Everything from the line containing "At what distance" down to the last line of the entries below must be transcribed exactly, and nothing else.

____

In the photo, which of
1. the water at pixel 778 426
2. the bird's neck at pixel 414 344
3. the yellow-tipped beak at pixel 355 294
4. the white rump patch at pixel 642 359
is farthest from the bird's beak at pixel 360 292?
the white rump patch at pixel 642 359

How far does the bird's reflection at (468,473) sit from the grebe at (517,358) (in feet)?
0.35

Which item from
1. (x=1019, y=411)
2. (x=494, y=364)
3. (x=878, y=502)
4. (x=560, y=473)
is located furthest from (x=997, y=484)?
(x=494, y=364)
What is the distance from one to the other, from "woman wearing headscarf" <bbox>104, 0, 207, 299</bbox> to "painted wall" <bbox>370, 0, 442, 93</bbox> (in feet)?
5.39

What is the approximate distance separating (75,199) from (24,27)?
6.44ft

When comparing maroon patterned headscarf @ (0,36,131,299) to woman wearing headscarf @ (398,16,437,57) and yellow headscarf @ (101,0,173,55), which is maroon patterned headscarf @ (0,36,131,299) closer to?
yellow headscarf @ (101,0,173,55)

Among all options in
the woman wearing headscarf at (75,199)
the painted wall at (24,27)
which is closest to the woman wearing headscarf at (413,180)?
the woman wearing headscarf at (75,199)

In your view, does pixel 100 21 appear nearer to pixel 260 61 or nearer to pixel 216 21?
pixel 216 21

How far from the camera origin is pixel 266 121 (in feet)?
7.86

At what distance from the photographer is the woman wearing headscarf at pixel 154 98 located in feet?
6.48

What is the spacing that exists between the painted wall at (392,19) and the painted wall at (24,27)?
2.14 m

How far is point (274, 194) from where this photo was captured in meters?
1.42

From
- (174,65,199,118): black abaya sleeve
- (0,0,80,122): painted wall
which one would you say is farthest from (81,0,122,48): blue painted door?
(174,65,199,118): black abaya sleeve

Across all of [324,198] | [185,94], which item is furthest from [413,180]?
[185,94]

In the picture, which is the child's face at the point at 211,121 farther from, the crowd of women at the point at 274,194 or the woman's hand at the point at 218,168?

____

◆ Written answer:
At what distance from the photographer is the woman wearing headscarf at pixel 154 98 located in feet?
6.48

What is the spacing that exists between the painted wall at (392,19) and the painted wall at (24,27)?
2.14 m

How far is point (274, 194) from where this photo was captured in meters?
1.42

From
- (174,65,199,118): black abaya sleeve
- (0,0,80,122): painted wall
which one would you say is farthest from (81,0,122,48): blue painted door?
(174,65,199,118): black abaya sleeve

Across all of [324,198] | [185,94], which item is furthest from [413,180]?
[185,94]

In the picture, which is the child's face at the point at 211,121 farther from, the crowd of women at the point at 274,194 or the woman's hand at the point at 218,168?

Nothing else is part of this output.